Murambadoro recalls how shocked he was when he heard the news of Adam’s death 10 years ago.

“I was totally shocked and devastated at the same time. I played with him (Adamski) in the national team and against, while I played for CAPS and he was at Highlanders,” says Murambadoro.

In 2003, during an AFCON qualifier between Zimbabwe and Mauritania at the National Sports Stadium, a sublime cross from Peter was met with a thumping header by Adam, to put the Warriors in front.

What followed was one of the most iconic moments in the history of Zimbabwean football— the ‘machine gun’ celebration.

Murambadoro, who was in goal for Zimbabwe, ran the length of the entire pitch for the celebration and threw himself onto the ground—an incident widely remembered by football fans.

Gokwe, as Murambadoro is affectionately known, evokes that moment in remembering Adamski.
“The ‘machine gun’ celebration was my best moment with him. To be honest, the day he died feels like yesterday,” says the former Warriors number one.

Adamski cut his football teeth at Highlanders in the early 90s before joining Swiss side SC Kriens in 1994. He then moved SR Delemont in 1997.

In between that period, he had an unheralded trial stint at English giants Manchester United.

He briefly returned to Bosso in 2001, before crossing the Limpopo to South Africa, where he turned out for the country’s top-flight sides Moroka Swallows and Free State Stars from 2002 to 2005, before hanging his boots and venturing into coaching.

One of the voices that accompanied many moments in Adamski’s glittering career spanning over a decade, on radio, was that of veteran commentator Charles Mabika.

CNN, as Mabika is affectionately known, still speaks glowingly of the late Adamski.

“We called him Adamski and he was giant of the game.
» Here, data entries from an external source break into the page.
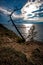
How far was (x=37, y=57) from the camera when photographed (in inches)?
212

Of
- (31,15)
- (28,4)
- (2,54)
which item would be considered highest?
(28,4)

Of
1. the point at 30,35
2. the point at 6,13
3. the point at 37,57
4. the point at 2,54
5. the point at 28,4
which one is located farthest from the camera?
the point at 6,13

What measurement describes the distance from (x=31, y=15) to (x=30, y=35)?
3.11 ft

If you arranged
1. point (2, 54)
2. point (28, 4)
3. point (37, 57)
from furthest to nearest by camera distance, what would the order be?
point (28, 4) → point (37, 57) → point (2, 54)

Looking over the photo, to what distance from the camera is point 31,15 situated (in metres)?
6.94

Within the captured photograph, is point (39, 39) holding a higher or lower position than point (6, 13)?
lower

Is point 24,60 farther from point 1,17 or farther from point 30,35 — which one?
point 1,17

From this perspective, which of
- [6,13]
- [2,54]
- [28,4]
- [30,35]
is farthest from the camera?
[6,13]

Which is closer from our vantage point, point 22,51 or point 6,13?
point 22,51

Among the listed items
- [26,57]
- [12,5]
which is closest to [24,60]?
[26,57]

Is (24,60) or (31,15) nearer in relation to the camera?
(24,60)

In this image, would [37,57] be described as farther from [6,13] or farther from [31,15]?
[6,13]

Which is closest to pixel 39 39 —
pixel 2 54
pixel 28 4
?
pixel 28 4

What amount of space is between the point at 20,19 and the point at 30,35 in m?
1.09
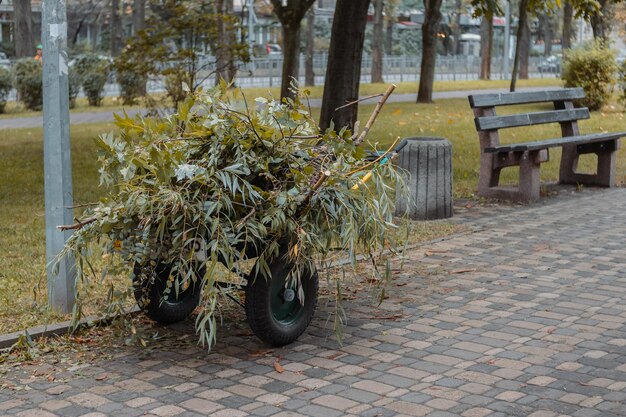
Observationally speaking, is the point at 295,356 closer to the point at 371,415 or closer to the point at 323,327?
the point at 323,327

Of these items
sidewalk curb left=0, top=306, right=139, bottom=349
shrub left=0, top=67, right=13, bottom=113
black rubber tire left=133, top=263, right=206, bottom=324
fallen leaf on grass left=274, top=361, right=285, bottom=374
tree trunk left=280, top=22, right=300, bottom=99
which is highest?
tree trunk left=280, top=22, right=300, bottom=99

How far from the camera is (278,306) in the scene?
582 centimetres

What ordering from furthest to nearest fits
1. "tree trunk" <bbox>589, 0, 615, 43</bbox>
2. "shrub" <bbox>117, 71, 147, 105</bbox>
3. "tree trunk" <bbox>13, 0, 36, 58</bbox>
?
1. "tree trunk" <bbox>13, 0, 36, 58</bbox>
2. "tree trunk" <bbox>589, 0, 615, 43</bbox>
3. "shrub" <bbox>117, 71, 147, 105</bbox>

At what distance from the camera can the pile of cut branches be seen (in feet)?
18.0

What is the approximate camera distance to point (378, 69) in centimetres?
4497

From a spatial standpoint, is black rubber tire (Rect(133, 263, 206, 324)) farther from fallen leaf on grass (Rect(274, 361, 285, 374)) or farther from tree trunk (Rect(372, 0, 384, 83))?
tree trunk (Rect(372, 0, 384, 83))

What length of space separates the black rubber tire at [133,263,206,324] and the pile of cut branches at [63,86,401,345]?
96 millimetres

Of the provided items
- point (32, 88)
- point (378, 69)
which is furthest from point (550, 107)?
point (378, 69)

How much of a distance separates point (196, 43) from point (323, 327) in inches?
486

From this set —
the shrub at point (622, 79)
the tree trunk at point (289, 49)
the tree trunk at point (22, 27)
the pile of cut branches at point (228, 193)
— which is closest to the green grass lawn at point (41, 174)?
the shrub at point (622, 79)

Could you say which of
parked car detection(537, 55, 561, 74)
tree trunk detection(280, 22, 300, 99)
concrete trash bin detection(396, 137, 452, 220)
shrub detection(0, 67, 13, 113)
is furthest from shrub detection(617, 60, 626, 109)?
parked car detection(537, 55, 561, 74)

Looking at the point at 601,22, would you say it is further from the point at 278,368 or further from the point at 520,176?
the point at 278,368

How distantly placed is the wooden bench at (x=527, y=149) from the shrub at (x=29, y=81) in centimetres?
1939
On and off the pitch with an infectious smile that ‘bewitched’ his opponents all over the pitch,” said Mabika.

“For me, he is still one of the deadliest forwards and goal scorers I ever watched on a football pitch.

Added Mabika: “After he hung up his boots, he immediately tried his hand at coaching and oh boy, did he hit the ground running.

The veteran commentator believes Adamski built the foundation from which Chicken Inn advanced to become one of the big teams in the Premier Soccer League.

“In an instant, as head coach of Chicken Inn, he built the rock which ‘The Gamecocks’ are now firmly perched as one of Zimbabwe’s giants,” reckons Mabika.

Off the pitch, Mabika considered Adamski as a friend and the two shared many good times together.
For Mabika, the pain that came with Adamski’s death hasn’t gone away after 10 years.

“May his dear soul continue to rest in peace,” he said.

Chicken Inn spokesperson Nkululeko Nkala, says the club will always be obliged to the late Adamski and described the former Zimbabwe international’s death anniversary as gloomy.

“It’s a sad day now as it was 10 years ago. Adam will forever be engraved in the history of the club and in our hearts,” Nkala said.

“One can only wonder what he could have achieved as a coach. We honor and remember him, may his soul continue to rest in peace,” he added.

Forever etched in the hearts of many football fans, RIP Adamski.